Aim of the exercise
Return verbatim every line of the items, beginning with the line containing "How extended is" and continuing through the final line of the items, both included.

Saved data entries:
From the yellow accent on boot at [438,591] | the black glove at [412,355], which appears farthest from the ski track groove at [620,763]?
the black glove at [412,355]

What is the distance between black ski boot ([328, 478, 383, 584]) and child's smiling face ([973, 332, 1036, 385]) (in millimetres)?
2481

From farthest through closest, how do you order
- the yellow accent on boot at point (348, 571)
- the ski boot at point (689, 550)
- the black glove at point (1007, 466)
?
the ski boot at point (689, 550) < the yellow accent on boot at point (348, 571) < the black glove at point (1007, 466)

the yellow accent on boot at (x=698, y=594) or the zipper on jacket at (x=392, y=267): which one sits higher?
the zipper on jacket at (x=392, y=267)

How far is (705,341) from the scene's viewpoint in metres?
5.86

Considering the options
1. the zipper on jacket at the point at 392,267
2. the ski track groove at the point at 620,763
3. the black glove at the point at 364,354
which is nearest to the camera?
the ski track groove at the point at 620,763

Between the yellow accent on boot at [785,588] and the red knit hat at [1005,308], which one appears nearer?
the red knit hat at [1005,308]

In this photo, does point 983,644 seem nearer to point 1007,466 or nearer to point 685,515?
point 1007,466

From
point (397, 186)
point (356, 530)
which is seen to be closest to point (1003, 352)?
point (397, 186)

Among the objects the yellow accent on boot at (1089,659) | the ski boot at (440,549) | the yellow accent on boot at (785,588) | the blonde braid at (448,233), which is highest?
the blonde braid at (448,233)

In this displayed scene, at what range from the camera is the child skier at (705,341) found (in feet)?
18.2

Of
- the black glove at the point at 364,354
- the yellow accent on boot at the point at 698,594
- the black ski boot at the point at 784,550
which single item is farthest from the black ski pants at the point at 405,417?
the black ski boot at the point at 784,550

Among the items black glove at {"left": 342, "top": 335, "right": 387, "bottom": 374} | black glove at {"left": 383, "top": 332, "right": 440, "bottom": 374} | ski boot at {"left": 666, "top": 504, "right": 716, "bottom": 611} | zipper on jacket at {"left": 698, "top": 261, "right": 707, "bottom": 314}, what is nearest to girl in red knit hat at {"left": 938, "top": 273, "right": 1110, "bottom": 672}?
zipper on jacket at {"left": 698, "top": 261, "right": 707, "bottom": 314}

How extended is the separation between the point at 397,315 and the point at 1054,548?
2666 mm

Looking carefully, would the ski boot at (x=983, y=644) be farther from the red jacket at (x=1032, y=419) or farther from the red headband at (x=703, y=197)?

Response
How extended is the separation between the point at 397,315 and the point at 1054,548?
2666 mm

Looking carefully, would the ski boot at (x=983, y=644) be farther from the red jacket at (x=1032, y=419) or farther from the red headband at (x=703, y=197)?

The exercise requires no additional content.